Turns out, Nic Bishop also has a book on butterflies, spiders, marsupials, and "backyard critters." As soon as we put the frog book down, I picked up the computer and requested the others from the library. I'm really excited to get a look at them.
All in all, I love the free services the library offers, although, by the time I pay my "returning all of your books a week late" fees and the inevitable parking ticket (since I tend to run out of both time and change frequently), it's not all that free. I know some of you out there are library veterans and have a boatload of advise for me. Bring it on.
How do you get your kids to choose their own books and be quiet in the "quiet part?"


rae ann said...

it makes me sad that libraries still institute the 'hush rule.' i know that the multnomah county libraries dropped the rule years ago and i hope other libraries follow. the result is not what you'd expect- there are no children running around wild and yelling. there aren't any upset patrons. it's all still very calm and peaceful. the difference is that there's often a gentle hum of children's noises coming from the children's area. if a child acts up, the parents deal with it, but they're certainly not expected to leave or 'hush' their child up.

Aly sun said...

This reminds me I need to reserve some books online. What a great service. They probably came up with it so little children wouldn't have the opportunity to take books off the shelf or, my children's favorite, push the books to the very back of the shelf. I just want to read the back of the book! Please. Parking tickets and late fees. You crack me up. It's SO true. Nothing in life is free.

Kari said...

Our local library is about the size of my living room, so there is no "quiet part". We are often the only ones there and I am friends with the librarian.
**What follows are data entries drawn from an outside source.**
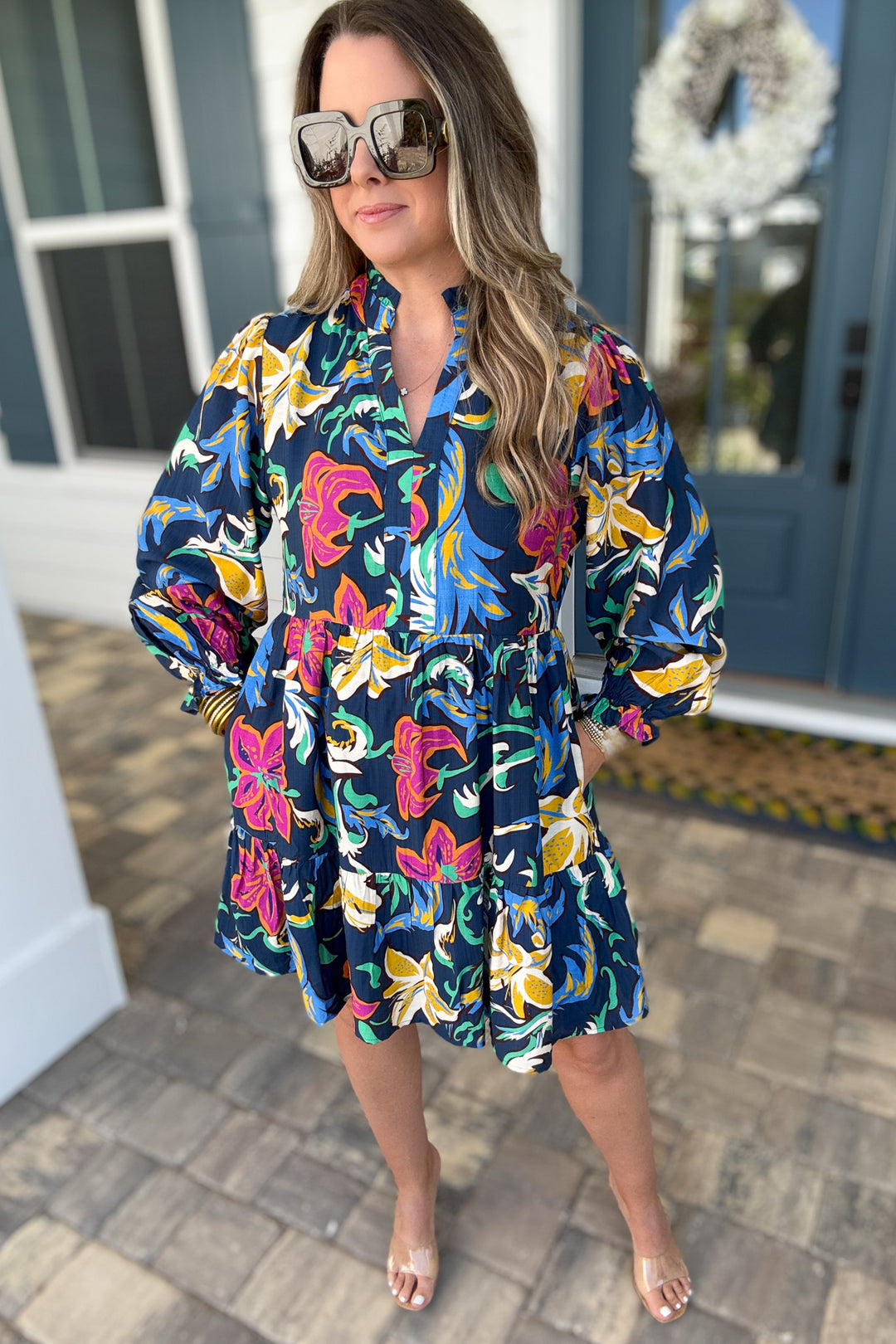 Tropic Like It’s Hot Tiered Mini Dress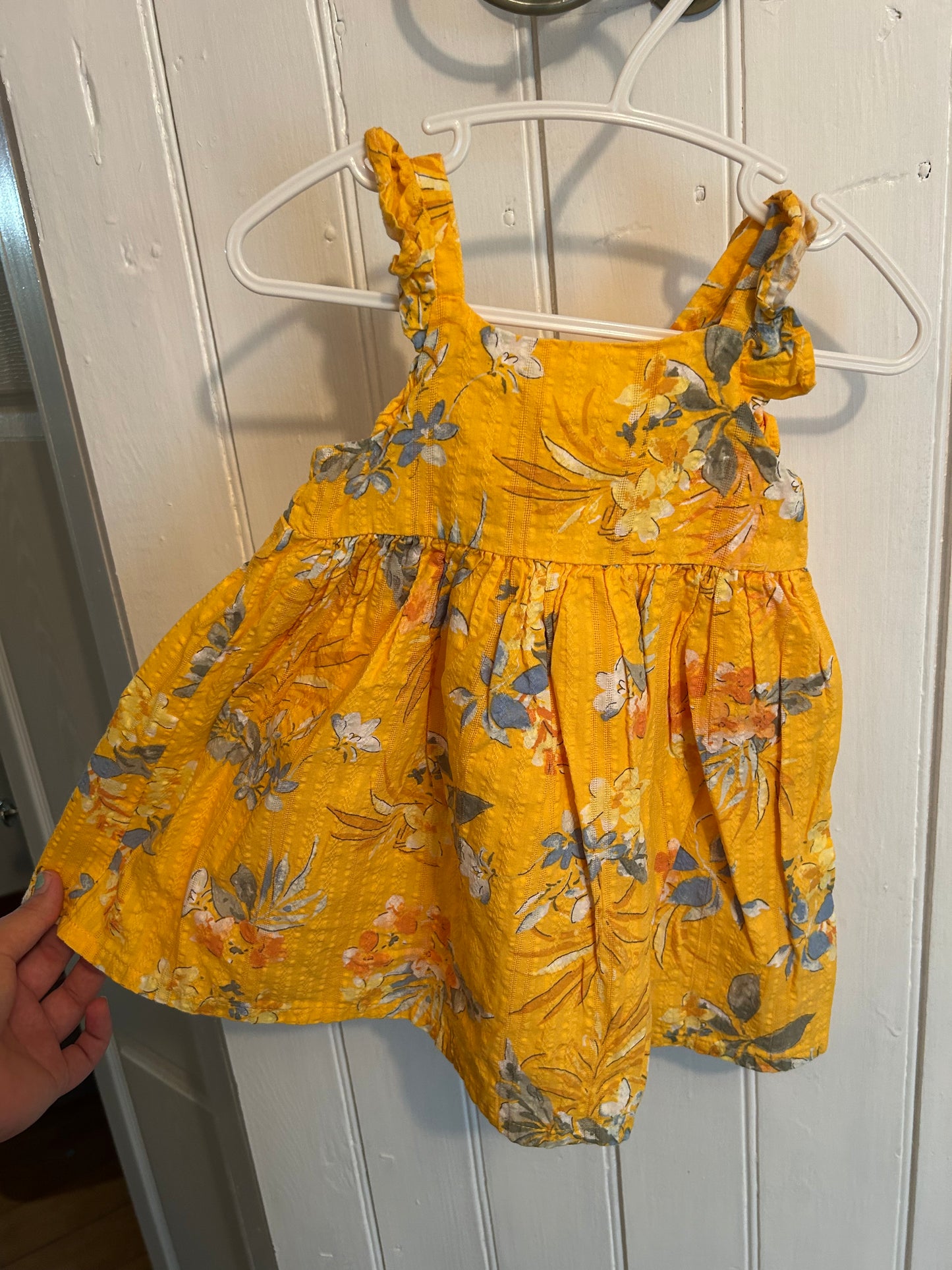 Oshkosh 12m yellow floral dress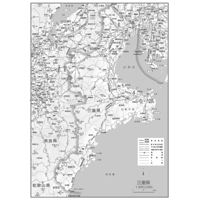 県別マップ　C三重県白地図ダウンロード販売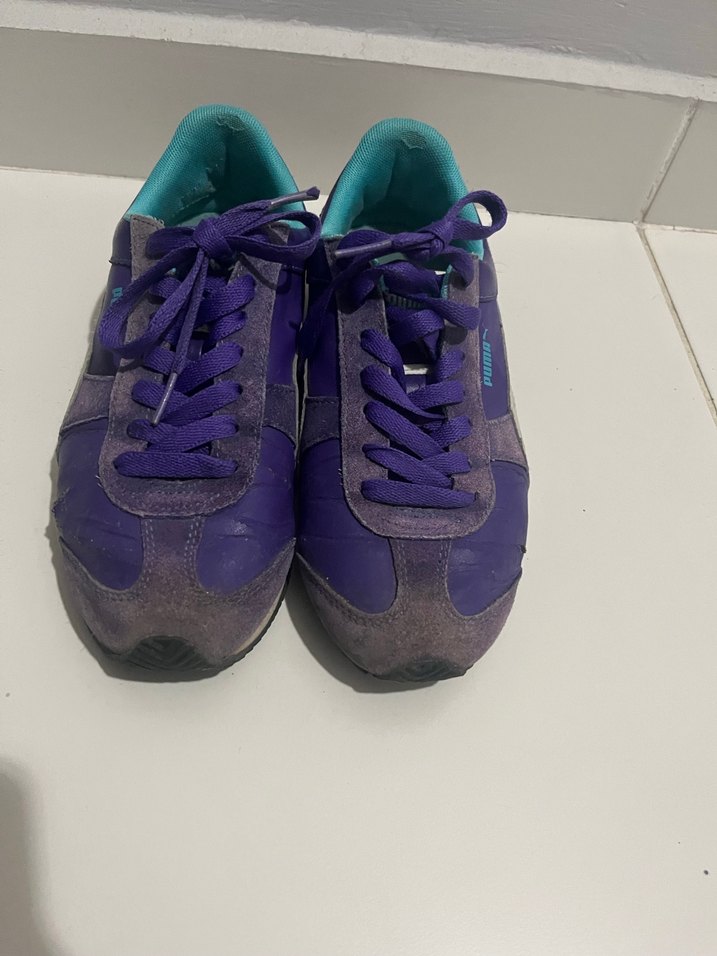 Mor Puma Süet Spor Ayakkabı - Görsel 2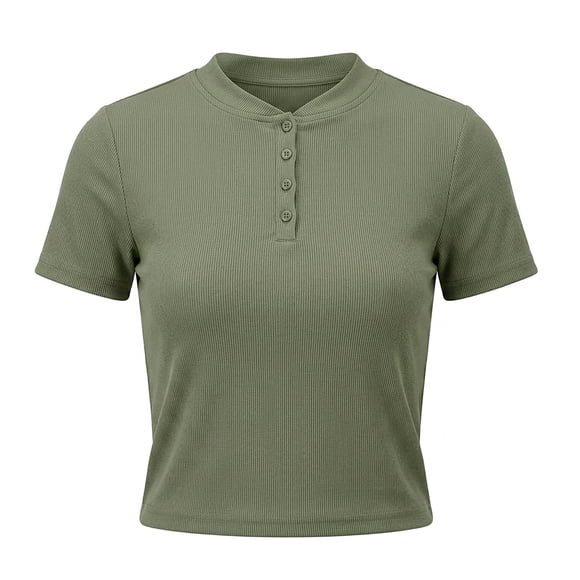 Playera Quarry para Dama, Aletilla Olivo Talla G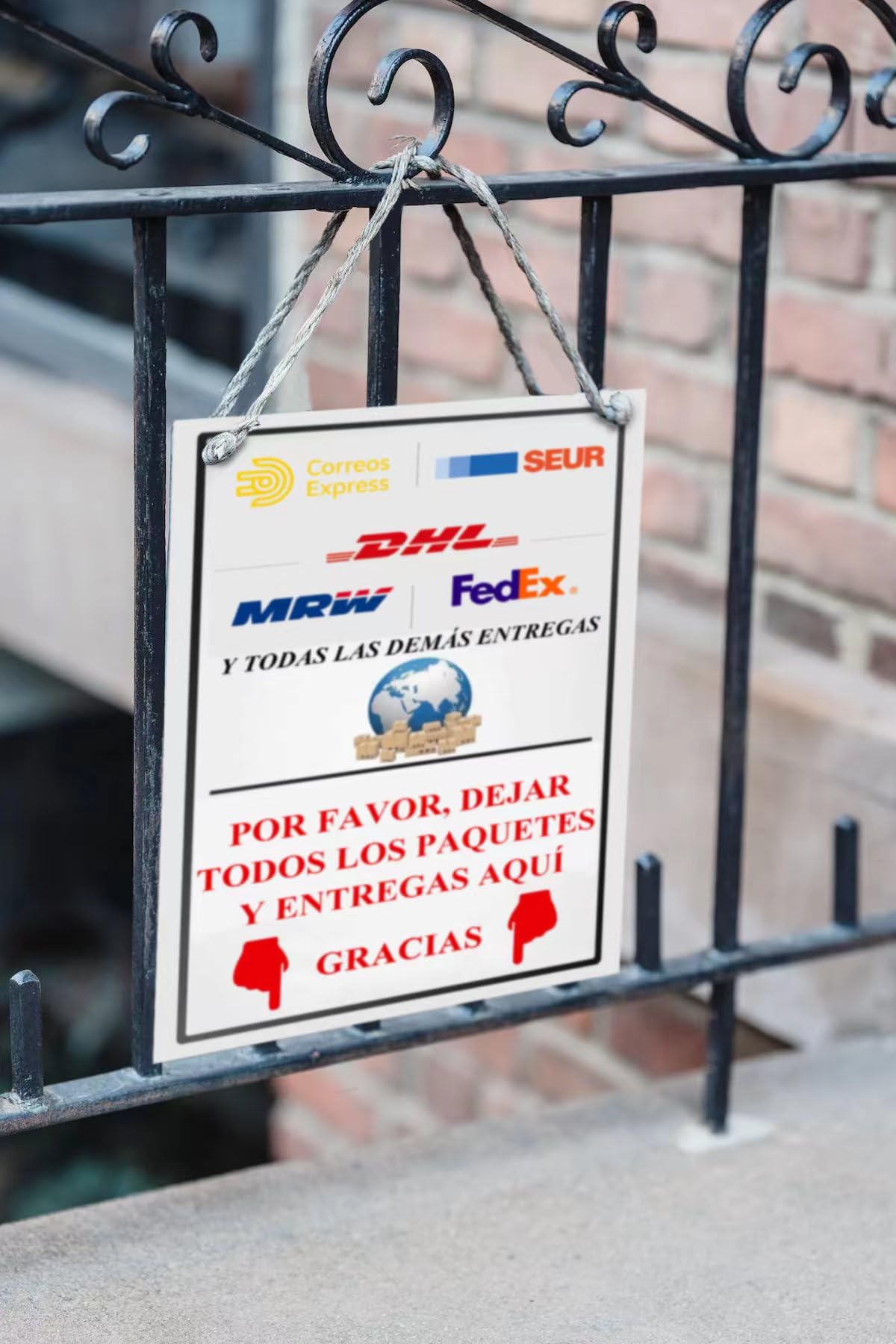 Paketschild Für Draußen – 20x30 Cm Metallschild Mit Aufschrift „Bitte Pakete In Box Legen“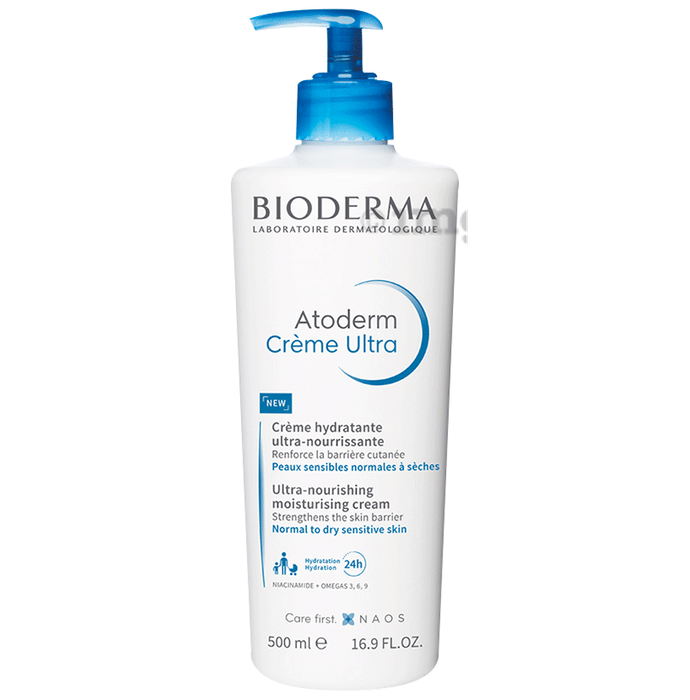 Bioderma Atoderm Ultra-Nourishing Cream | Face Care Product for Normal to Dry, Sensitive Skin | Hydrates and Strengthens Skin Barrier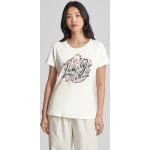 Weiße Liu Jo T-Shirts aus Baumwolle für Damen Größe S 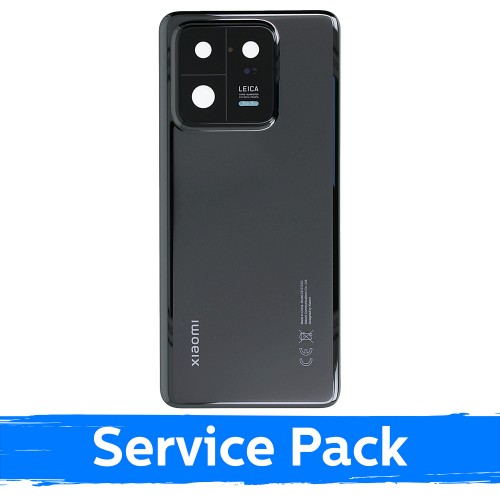 Aizmugurējais vāks saderīgs ar Xiaomi 13 Pro / Ceramic Black / (Service Pack)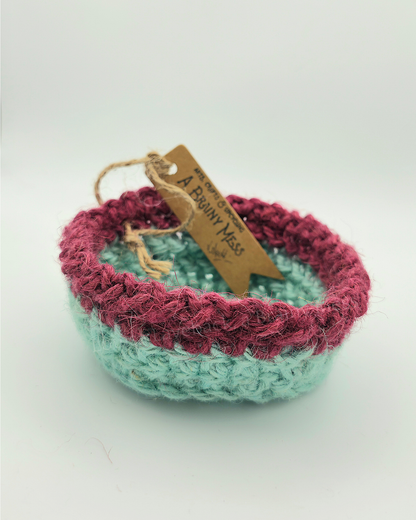 Mini Duo Colour Jute Baskets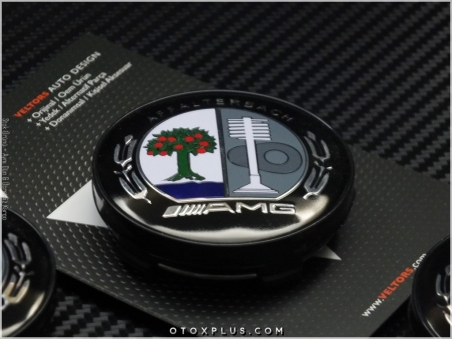 Mercedes AMG Jant Göbek Logo Amblem Seti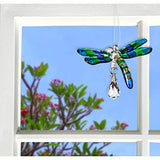 Woodstock Chimes CDPEA Rainbow Makers Fantasy Glass Suncatcher, Blue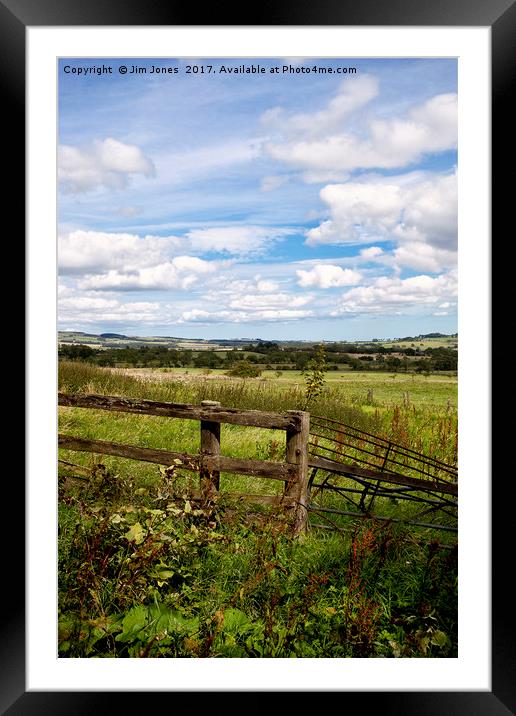 Rural Northumberland 2 Framed Mounted Print by Jim Jones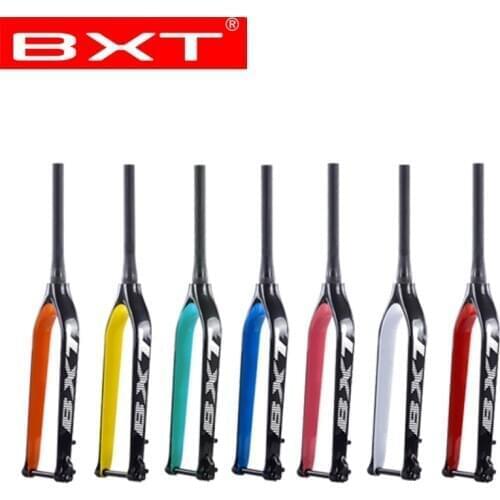 2020 BXT Full Carbon mtb fork 29er Mountain Bikes fork for bicycle parts Tapered tube Thru Axle 15mm Disc Rigid Bicycle Fork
Once in awhile we go to the BIG library in town, and the kids seem to do pretty well...no discovery room though, just a computer with dora games. however they are participating in a monthly bookclub, where they talk about a book they all read (bunnicula and the missing fudge this month) make a craft and eat a snack (probably fudge this month)
I TOTALLY love browsing on line and regularly have large piles of books waiting for me. the library is at the park, no parking meters and we often follow our visit with a few runs on the slide.(I try to walk a couple of laps)

Kari said...

oh! and the best part, our library system does not have late fees on children's books!! I also love the online renewal!!

kushtia said...


Sherri said...

I want to read those books too!
I often forget about the amazing opportunities of online library browsing.

Alicia said...

I haven't mastered the skill of getting Karis to pick out books. All she wants to do is talk on the telephones in the kids area. Once we arrive,I quickly navigate up the stairs so I don't have to worry about keeping her quiet. By the way, the nice thing about the evening Bedtime Storytime is that the meters are free at that time of day. By the way, it's Tuesday again, and we'll be there tonight if you want to join us. We try to make it most weeks. Happy book hunting.